Australia set to reopen international borders after 18 months
October 1, 2021 11:49 am
Australia will reopen its international border from November, giving long-awaited freedoms to vaccinated citizens and their relatives.
Since March 2020, Australia has had some of the world’s strictest border rules - even banning its own people from leaving the country.
The policy has been praised for helping to suppress Covid, but it has also controversially separated families.
“It’s time to give Australians their lives back,” PM Scott Morrison said.
States with vaccination rates above 80% will be given the right to travel overseas.
Travel will not immediately be open to foreigners, but the government said it was working “towards welcoming tourists back to our shores”.
At present, people can leave Australia only for exceptional reasons such as essential work or visiting a dying relative.
Entry is permitted for citizens and others with exemptions, but there are tight caps on arrival numbers. This has left tens of thousands stranded overseas.
On Friday, Mr Morrison said Australia’s mandatory 14-day hotel quarantine - which costs each traveller A$3,000 ($1,600; $2,100) - would be phased out.
It will be replaced by seven days of home quarantine for vaccinated travellers.

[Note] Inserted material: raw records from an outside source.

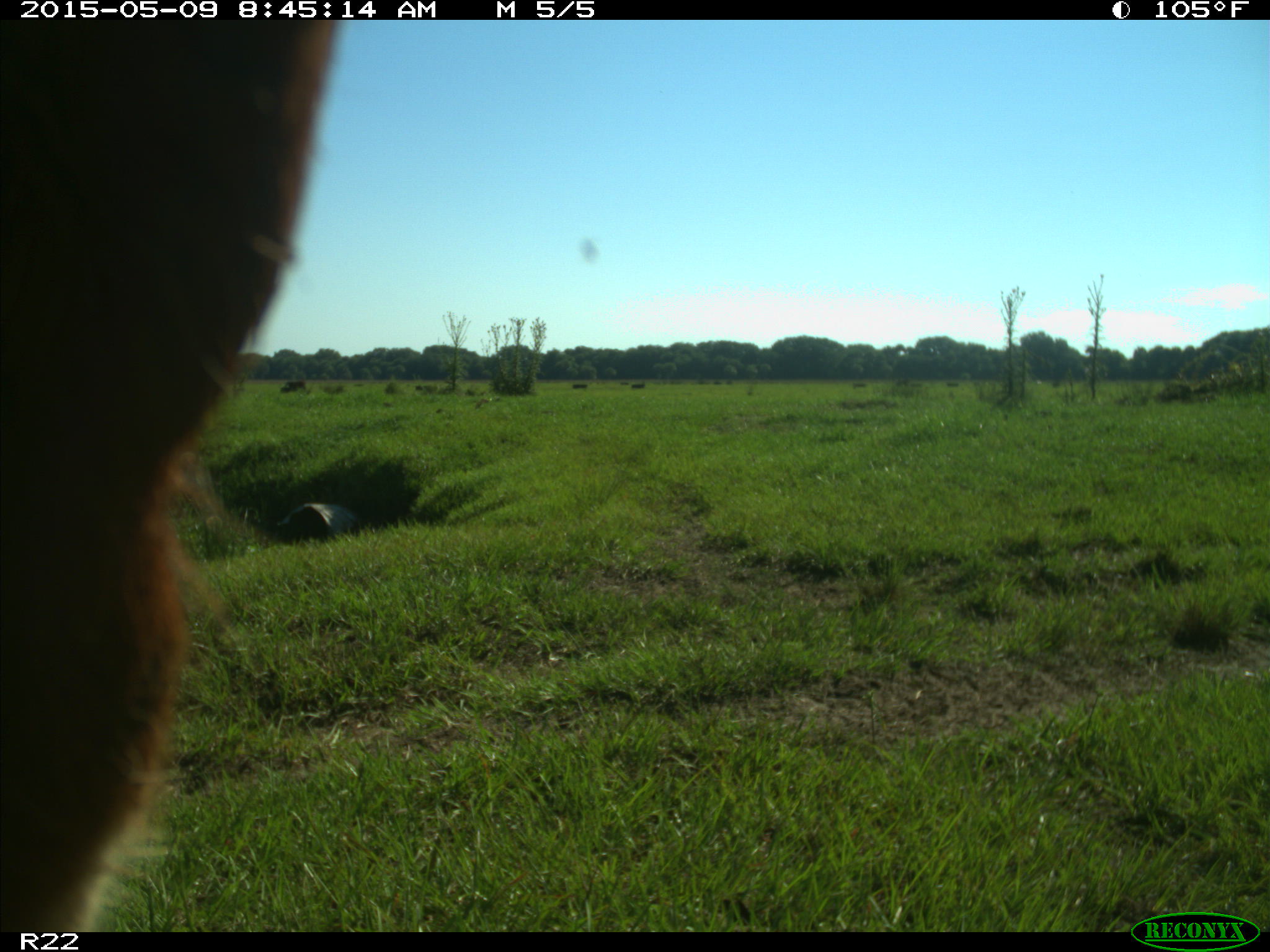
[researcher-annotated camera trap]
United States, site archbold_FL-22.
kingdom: Animalia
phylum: Chordata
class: Mammalia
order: Artiodactyla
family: Bovidae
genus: Bos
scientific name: Bos taurus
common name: domestic cow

When unvaccinated travellers are later given permission to enter, they must do 14 days.
Demand for flights is expected to be high and airlines have already warned of delays in resuming services.
Sydney, Melbourne and Canberra are currently in lockdown due to outbreaks of the virus.
That has helped prompt a surge in the vaccine uptake in recent months.
New South Wales - which includes Sydney - is on track to be first state to cross the 80% threshold, in a few weeks.
But some states have managed to maintain Covid rates of or near zero, shutting their borders to states with infections.
Two such states - Queensland and Western Australia - have threatened to keep their borders closed until vaccine rates are even higher.
Key vaccination thresholds are also part of Australia’s broader plan to emerge from lockdowns and “live with the virus”.
Sydney - site of Australia’s largest airport - is due to come out of a 13-week lockdown on 11 October.